Clueless Duckie 🦆

Inspiration

We've all been there - staring at a new gadget, flipping through an 80-page manual, trying to find that ONE button the instructions keep referencing. "See diagram 4.2 on page 47" doesn't help when your hands are covered in coffee grounds.

60% of people give up on device features because manuals are confusing, unsearchable, and impossible to use with busy hands. This problem hits hardest for the elderly, disabled users, and anyone whose hands are occupied.

We asked: What if you could just ASK your device how to use it - completely hands-free?

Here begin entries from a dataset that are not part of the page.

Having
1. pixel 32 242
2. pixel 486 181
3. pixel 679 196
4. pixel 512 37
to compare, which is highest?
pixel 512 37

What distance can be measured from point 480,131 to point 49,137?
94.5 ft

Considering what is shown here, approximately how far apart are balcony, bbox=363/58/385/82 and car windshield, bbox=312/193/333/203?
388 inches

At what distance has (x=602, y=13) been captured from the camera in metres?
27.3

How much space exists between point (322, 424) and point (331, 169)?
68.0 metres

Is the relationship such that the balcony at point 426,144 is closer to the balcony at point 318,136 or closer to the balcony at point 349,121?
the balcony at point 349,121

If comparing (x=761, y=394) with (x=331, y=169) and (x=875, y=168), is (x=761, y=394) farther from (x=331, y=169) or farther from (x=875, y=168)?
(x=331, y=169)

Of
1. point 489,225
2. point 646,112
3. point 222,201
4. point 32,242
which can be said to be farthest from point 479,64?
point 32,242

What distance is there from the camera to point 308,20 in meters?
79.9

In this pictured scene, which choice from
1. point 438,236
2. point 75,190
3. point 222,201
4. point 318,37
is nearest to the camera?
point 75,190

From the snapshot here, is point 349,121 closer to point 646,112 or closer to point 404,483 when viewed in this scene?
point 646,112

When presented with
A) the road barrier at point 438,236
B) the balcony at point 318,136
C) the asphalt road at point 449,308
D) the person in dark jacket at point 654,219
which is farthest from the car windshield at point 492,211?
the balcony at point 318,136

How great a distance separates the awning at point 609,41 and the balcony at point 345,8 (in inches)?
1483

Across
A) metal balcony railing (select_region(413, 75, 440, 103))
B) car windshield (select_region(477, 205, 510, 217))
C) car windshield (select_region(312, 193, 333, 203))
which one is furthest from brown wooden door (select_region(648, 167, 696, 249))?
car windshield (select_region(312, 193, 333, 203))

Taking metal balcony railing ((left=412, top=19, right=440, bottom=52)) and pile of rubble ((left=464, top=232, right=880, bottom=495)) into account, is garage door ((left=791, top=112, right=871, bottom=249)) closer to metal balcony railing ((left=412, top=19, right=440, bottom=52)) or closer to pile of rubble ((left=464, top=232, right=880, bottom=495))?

That's how Clueless Duckie was born. A duck-themed AI assistant (because who doesn't love rubber duck debugging?) that turns any physical device into an interactive, voice-controlled visual manual.

What it does

Clueless Duckie transforms any physical device into a hands-free interactive manual:

📸 Upload photos of your device from multiple angles
🎤 Say "Hey Duckie" and ask your question (or type)
🎯 See AI-annotated images with pixel-accurate bounding boxes
🔄 Watch 3D motion indicators showing HOW to interact (rotate, push, pull, flip)
🖐️ Wave your hand to navigate - open palm for next, fist for back
🔊 Listen as the AI reads instructions aloud

Zero hands required. Any device. Any language.

How we built it

Tech Stack

Frontend: React 19, TypeScript, Vite, Tailwind CSS
3D Graphics: Three.js + React Three Fiber
AI: Google Gemini 3 Flash (structured output)
Gestures: MediaPipe Hands + Custom Trained Classifiers
Voice: Web Speech API
Backend: Convex (serverless database)

The Build

1. Multi-Angle Spatial Mapping

We engineered Gemini to return structured JSON with precise spatial data:

typescript { steps: [{ step_text: "Press the power button", visual_context: { image_index: 0, // AI picks best angle part_name: "Power Button", box_2d: [ymin, xmin, ymax, xmax] // 0-1000 normalized }, action_type: "push", action_direction: "forward" }] }

The AI analyzes all uploaded photos and automatically selects the best viewing angle for each step.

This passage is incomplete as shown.